- YOUR TASK -
Repeat each entry exactly; omit all pictures.

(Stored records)
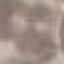
Result: no malaria parasites seen. Giemsa stain. Automatically extracted cell patch, resized to 64 × 64 pixels. Acquired by smartphone through the microscope eyepiece. Thin blood smear.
Classify this cell by malaria status.
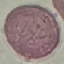
It is uninfected.

image_type: automatically extracted cell patch, resized to 64 × 64 pixels
preparation: thin smear
capture: smartphone through the microscope eyepiece
stain: Giemsa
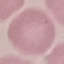 Result: negative for malaria parasites. Thin blood smear. Giemsa-stained preparation. Automatically extracted cell patch, resized to 64 × 64 pixels. Photographed with a smartphone camera at the microscope eyepiece.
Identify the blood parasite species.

- COMPLETED EXERCISE -
Result: no malaria parasites seen. Giemsa stain. Automatically extracted cell patch, resized to 64 × 64 pixels. Acquired by smartphone through the microscope eyepiece. Thin blood smear.
Classify this cell by malaria status.
It is uninfected.

image_type: automatically extracted cell patch, resized to 64 × 64 pixels
preparation: thin smear
capture: smartphone through the microscope eyepiece
stain: Giemsa
 Result: negative for malaria parasites. Thin blood smear. Giemsa-stained preparation. Automatically extracted cell patch, resized to 64 × 64 pixels. Photographed with a smartphone camera at the microscope eyepiece.
Identify the blood parasite species.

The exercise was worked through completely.